● Text extract
/---

Hi to all,
I was trying to port another job we have that use dataset API to datastream.
The legacy program was doing basically a dataset.mapPartition().reduce() so
I tried to replicate this thing with a
final BasicTypeInfo<Double> columnType = BasicTypeInfo.DOUBLE_TYPE_INFO;
final DataStream<Row> input = env.fromElements(//
Row.of(1.0), //
Row.of(2.0), //
Row.of(3.0), //
Row.of(5.0), //
Row.of(6.0)).returns(new RowTypeInfo(columnType));
inputStream.map(new SubtaskIndexAssigner(columnType))
.keyBy(t -> t.f0)
.window(GlobalWindows.create())
.trigger(PurgingTrigger.of(CountWithTimeoutTriggerPartition.of(Time.seconds(5),
100L))).
.process(..)
Unfortunately the program exits before reaching the Process function
(moreover I need to add another window + trigger after it before adding the
reduce function).
Is there a way to do this with the DataStream API or should I still use
DataSet API for the moment (when the batch will be fully supported)? I
append to the footer all the code required to test the job.

\---

● Set task A
Transcribe the DataStream porting post word for word, starting with "Unfortunately the program" and going on through "test the job.".
● Set task B
In the DataStream porting post, what does the program do before it reaches the Process function?
● Set task C
List every numeric value passed to Row.of in the code of the DataStream porting post.

● Data records
/---

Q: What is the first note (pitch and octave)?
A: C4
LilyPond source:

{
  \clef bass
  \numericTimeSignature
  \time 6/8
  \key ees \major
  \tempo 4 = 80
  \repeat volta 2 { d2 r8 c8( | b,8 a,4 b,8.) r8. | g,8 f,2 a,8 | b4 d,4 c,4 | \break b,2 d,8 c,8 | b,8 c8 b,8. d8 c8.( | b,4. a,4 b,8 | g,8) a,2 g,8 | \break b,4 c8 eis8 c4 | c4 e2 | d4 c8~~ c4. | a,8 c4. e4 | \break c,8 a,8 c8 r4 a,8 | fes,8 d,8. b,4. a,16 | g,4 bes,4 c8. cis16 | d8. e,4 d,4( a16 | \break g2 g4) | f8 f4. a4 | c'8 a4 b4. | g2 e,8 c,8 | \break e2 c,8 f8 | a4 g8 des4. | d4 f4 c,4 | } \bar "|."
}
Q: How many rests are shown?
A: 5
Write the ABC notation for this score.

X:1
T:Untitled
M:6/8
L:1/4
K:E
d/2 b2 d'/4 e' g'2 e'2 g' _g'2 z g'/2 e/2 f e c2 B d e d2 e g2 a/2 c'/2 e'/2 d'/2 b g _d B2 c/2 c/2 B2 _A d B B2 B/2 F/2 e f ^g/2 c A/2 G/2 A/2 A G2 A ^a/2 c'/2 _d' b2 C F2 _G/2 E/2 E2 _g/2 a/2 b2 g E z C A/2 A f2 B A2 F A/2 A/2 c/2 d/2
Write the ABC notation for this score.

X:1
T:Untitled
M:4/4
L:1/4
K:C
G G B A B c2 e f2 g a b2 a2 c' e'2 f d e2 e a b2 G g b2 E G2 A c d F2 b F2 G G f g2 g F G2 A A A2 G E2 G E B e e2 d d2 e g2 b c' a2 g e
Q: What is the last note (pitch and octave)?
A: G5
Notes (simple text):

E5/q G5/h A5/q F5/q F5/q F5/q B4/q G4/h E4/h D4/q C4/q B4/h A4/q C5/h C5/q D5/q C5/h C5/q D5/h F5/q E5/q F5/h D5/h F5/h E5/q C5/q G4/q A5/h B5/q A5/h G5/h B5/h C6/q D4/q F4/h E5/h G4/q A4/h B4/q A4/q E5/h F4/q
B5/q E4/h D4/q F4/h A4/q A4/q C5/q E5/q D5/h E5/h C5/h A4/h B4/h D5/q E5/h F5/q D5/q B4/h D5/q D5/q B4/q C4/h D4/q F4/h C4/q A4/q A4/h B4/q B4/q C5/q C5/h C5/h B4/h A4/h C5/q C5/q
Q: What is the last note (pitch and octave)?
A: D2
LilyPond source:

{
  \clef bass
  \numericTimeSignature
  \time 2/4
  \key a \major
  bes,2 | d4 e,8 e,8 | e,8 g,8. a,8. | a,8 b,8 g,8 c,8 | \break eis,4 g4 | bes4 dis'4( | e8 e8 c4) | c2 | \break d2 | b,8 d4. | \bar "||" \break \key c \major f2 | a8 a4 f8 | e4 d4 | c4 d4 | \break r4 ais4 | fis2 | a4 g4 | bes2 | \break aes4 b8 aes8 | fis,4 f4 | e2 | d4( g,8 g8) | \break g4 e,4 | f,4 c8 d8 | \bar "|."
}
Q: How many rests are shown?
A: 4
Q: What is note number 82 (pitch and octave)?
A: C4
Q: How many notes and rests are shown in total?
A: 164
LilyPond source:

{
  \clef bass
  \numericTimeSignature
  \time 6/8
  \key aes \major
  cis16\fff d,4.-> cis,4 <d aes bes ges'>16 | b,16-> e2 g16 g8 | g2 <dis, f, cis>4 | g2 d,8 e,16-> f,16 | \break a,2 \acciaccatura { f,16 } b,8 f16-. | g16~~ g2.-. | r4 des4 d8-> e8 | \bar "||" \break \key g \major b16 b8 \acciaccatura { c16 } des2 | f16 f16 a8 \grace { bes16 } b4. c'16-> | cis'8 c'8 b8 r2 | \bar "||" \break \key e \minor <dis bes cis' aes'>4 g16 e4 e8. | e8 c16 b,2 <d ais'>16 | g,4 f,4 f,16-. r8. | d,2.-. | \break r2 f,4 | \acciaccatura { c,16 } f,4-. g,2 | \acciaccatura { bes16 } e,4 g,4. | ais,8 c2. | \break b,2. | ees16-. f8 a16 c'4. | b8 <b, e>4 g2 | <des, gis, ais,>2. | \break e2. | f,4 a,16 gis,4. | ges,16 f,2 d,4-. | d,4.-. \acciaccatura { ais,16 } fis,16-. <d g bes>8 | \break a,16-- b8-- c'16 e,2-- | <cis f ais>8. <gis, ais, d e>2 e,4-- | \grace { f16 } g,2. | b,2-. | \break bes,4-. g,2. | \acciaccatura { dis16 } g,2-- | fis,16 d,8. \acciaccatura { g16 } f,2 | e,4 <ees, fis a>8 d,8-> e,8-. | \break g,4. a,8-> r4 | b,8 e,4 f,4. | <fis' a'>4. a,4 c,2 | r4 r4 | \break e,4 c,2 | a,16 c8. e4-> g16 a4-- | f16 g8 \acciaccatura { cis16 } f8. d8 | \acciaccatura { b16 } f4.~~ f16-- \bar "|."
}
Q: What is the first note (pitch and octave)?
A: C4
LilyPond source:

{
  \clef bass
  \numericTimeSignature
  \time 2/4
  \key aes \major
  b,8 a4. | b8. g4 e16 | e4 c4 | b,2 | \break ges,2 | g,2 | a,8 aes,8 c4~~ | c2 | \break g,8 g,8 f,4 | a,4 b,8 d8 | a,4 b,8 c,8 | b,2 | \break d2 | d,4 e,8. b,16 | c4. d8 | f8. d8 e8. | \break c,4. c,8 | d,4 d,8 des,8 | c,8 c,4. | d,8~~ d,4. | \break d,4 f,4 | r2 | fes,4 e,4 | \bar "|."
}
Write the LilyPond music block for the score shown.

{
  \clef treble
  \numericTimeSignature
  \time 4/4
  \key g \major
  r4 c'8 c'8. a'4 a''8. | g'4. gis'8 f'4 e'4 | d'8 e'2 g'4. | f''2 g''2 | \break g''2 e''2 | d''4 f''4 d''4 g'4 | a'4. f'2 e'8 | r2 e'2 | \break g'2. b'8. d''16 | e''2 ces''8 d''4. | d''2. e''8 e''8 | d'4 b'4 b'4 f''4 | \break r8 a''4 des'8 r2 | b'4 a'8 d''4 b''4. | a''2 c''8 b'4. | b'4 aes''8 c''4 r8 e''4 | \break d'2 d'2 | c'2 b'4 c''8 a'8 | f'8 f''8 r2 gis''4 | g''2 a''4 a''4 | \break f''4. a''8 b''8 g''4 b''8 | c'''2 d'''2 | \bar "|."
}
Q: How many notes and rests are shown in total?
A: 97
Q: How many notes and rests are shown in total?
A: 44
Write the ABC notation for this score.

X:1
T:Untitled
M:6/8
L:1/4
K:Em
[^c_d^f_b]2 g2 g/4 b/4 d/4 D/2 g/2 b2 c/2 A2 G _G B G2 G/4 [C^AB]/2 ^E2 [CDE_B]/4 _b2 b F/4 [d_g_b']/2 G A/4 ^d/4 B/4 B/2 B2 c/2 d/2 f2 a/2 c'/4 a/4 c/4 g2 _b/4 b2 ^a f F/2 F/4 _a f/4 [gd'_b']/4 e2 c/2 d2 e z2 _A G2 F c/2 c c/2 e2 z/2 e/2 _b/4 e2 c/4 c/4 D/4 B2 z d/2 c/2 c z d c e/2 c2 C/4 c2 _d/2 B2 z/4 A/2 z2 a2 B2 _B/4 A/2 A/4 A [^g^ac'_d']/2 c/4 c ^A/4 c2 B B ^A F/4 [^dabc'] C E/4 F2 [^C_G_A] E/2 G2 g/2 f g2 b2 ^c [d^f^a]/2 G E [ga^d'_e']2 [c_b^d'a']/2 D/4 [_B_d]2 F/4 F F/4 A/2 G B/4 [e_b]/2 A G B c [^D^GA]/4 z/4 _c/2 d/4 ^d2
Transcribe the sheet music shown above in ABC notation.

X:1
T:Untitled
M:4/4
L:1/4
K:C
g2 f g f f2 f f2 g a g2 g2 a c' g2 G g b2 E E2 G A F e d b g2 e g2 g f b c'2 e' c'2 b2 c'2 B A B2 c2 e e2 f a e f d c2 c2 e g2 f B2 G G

\---

● Complete answer A
Unfortunately the program exits before reaching the Process function
(moreover I need to add another window + trigger after it before adding the
reduce function).
Is there a way to do this with the DataStream API or should I still use
DataSet API for the moment (when the batch will be fully supported)? I
append to the footer all the code required to test the job.

● Complete answer B
It exits before reaching the Process function.

● Complete answer C
1.0, 2.0, 3.0, 5.0, 6.0